Fire it up, press the button. Keys are sent as fast as possible - currently to a window internal to the app. This may cause your computer extreme input lag - in order to pause output toggle your numlock key. Keyboard Lint checks the state of numlock every cycle and will bail out if it changes.
What was the point of that?:
First off - I consider this a proof of concept rather than a finished product. I have not done exhaustive testing.
Key logging software requires CPU, disk, network and memory. The idea is that by feeding a key logger an inordinate amount of data it will increase these requirements and be more easily detectable by other means.
What might happen?
- Keylogger doesn't pick our input at all:
- Maybe there is nothing there.
- Maybe this indicates that a key logger (if present) may be trivially defeated by using an onscreen keyboard.

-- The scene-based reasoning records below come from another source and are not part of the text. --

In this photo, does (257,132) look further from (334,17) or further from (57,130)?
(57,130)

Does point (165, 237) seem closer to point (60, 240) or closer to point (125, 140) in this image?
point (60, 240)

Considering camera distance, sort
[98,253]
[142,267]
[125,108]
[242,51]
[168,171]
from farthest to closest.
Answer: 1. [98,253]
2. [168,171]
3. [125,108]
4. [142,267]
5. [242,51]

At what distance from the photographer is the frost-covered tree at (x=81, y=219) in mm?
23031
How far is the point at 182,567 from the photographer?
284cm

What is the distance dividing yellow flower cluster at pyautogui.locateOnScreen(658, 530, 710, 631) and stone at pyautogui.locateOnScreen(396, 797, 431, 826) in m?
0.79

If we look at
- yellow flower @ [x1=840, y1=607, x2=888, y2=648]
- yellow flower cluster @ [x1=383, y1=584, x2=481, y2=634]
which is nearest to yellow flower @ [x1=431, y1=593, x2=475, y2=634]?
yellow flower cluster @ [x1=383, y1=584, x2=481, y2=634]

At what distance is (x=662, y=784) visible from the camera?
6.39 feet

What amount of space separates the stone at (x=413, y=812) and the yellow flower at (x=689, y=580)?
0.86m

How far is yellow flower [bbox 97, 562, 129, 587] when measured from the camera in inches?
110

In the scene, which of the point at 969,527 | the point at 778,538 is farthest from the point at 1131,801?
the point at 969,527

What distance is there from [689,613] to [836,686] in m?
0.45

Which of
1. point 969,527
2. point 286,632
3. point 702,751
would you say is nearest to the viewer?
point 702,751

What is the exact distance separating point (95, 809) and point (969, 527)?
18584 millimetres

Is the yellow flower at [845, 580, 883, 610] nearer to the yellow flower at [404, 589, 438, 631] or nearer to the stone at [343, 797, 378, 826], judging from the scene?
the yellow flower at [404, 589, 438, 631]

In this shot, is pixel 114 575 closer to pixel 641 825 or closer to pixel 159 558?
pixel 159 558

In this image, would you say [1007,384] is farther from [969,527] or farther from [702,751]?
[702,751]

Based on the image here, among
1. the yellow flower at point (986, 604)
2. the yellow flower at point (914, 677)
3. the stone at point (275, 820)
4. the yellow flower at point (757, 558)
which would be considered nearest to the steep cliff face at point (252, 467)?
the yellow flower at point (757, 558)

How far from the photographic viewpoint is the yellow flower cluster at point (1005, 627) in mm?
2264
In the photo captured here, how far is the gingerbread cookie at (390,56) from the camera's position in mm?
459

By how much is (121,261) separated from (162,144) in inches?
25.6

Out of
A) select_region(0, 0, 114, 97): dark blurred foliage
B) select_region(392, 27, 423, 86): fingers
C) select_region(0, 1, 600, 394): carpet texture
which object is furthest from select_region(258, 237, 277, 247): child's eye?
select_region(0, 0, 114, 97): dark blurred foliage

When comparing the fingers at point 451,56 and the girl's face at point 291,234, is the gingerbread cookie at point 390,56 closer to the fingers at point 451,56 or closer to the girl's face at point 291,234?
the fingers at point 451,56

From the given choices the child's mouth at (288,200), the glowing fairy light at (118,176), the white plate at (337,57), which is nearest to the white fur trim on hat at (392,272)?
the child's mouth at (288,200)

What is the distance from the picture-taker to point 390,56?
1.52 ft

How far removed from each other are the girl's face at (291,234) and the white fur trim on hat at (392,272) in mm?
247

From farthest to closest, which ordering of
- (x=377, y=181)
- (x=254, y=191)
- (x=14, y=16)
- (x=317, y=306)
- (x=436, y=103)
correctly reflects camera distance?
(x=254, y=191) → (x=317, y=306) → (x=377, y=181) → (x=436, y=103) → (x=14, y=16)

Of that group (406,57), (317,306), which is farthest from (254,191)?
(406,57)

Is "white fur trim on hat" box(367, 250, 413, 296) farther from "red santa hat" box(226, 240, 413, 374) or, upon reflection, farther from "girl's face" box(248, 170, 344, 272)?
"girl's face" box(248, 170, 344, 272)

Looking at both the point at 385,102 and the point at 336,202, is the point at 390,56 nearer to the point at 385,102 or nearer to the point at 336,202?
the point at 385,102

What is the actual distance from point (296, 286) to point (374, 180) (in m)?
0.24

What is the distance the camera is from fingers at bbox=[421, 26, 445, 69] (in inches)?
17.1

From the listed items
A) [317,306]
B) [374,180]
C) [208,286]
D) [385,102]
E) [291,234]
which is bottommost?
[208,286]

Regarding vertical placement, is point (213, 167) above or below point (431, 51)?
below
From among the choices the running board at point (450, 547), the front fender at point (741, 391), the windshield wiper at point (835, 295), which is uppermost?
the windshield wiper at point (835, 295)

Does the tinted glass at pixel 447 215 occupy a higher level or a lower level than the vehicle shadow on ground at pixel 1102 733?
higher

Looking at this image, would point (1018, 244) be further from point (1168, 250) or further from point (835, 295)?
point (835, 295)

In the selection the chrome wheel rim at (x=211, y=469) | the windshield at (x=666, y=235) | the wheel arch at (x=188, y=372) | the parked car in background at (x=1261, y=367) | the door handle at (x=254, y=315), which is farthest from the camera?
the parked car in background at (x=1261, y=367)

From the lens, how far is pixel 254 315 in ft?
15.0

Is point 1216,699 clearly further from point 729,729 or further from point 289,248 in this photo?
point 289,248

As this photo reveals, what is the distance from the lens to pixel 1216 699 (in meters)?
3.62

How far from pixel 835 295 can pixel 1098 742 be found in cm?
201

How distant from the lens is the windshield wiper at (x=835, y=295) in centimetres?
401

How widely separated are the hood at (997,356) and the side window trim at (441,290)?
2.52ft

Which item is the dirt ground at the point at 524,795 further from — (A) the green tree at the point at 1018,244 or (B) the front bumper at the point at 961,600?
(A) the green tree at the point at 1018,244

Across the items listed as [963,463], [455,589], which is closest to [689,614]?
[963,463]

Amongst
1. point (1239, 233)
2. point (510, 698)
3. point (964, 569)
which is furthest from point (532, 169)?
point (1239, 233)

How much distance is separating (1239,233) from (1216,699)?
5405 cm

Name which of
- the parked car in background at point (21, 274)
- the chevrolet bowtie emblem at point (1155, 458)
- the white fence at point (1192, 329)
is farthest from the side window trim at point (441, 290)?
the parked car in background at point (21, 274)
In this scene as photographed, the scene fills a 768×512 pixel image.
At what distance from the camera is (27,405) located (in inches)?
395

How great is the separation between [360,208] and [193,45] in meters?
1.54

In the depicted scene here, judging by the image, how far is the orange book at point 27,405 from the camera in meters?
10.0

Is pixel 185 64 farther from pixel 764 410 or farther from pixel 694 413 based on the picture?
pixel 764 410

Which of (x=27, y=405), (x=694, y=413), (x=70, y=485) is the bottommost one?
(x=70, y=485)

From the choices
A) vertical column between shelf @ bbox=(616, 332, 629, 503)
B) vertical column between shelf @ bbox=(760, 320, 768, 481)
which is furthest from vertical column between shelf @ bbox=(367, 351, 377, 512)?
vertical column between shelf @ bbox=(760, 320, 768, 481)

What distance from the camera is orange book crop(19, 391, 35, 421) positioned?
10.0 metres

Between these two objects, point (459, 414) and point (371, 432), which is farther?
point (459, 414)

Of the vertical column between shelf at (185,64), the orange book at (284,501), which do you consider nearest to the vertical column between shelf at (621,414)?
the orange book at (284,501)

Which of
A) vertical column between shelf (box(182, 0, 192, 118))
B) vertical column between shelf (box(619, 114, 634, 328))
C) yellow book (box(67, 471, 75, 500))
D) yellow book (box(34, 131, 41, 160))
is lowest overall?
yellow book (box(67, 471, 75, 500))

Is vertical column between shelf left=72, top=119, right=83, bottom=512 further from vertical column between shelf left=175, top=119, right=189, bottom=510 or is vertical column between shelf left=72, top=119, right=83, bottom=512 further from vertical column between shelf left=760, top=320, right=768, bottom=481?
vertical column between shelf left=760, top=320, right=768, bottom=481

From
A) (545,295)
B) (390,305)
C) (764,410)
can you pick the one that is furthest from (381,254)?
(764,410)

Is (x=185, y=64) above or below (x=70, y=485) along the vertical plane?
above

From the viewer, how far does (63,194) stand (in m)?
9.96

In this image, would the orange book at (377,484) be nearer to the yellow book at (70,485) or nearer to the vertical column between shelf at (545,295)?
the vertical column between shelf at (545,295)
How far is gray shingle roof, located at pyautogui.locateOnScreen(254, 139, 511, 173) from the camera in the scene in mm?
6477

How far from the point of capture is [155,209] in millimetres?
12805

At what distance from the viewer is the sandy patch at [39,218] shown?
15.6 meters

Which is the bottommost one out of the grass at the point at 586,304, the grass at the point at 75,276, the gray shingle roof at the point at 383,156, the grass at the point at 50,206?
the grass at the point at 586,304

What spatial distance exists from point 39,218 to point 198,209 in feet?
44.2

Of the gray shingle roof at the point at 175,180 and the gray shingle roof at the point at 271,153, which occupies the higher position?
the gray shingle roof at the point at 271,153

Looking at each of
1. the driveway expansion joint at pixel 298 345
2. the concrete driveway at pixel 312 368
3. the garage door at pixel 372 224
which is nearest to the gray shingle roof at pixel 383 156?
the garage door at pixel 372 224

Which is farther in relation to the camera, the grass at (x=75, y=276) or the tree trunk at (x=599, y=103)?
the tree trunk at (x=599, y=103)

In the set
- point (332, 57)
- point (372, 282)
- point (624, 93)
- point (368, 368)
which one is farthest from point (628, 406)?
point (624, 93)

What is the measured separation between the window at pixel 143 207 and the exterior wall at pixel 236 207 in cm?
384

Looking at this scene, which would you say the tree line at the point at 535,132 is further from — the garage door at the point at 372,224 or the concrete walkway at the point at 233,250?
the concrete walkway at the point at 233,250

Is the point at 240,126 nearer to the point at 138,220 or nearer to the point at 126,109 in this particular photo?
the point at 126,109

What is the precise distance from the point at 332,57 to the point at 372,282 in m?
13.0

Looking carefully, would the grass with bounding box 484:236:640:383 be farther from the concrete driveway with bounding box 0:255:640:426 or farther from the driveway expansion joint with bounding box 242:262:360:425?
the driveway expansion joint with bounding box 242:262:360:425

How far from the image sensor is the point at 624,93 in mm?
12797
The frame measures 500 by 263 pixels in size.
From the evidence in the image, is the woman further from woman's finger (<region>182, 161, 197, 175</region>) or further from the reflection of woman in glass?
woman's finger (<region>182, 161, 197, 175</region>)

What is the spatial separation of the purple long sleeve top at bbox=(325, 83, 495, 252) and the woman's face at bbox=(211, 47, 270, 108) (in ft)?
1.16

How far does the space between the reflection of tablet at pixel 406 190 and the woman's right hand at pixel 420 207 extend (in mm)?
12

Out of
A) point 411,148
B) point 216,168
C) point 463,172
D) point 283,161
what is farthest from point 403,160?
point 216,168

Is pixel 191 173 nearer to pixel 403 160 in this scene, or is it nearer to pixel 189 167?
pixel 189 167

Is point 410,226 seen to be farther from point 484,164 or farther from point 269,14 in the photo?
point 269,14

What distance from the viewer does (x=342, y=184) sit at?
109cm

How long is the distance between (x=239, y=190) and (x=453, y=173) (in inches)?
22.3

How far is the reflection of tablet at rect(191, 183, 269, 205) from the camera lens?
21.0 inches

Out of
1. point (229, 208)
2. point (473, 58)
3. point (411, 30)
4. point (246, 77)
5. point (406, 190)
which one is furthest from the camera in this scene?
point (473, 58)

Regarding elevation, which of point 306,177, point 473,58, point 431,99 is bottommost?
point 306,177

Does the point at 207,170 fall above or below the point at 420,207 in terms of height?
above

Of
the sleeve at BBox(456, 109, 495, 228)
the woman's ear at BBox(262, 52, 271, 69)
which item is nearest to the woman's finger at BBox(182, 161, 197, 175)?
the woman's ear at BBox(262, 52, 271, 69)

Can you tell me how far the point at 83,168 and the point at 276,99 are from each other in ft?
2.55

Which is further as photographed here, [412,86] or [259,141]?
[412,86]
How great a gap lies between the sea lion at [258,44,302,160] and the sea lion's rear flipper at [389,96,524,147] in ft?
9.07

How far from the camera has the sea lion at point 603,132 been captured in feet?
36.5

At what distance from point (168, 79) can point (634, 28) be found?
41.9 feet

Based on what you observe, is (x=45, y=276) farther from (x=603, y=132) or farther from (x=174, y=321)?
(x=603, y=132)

- Keylogger picks up our input:
- Logs grow without bound. This by its nature must eventually fill memory, disk or be sent away via the network. These files can be found and this traffic can be noticed.
- Logs caps at a certain size. In this case we have either flushed the queue (old data discarded) or filled the queue (new data not retained). (a more fancy key logger might try to determine which input is more valuable as it goes - for instance identifying password fields or via user behavior)
- Keylogger's CPU usage might spike along with the input as it handles the flood of keys. A keylogger performing heuristics to determine interesting data to capture may be more vulnerable here.
Keyboard Lint can be defeated in many ways - its far from perfect. For instance a rate-limiter on the logging code (humans don't type at 3,000 words per minute), or a semantic check (log words, don't log gibberish). Semantic check is unlikely because any good key logger would want to get your gibberish passwords successfully.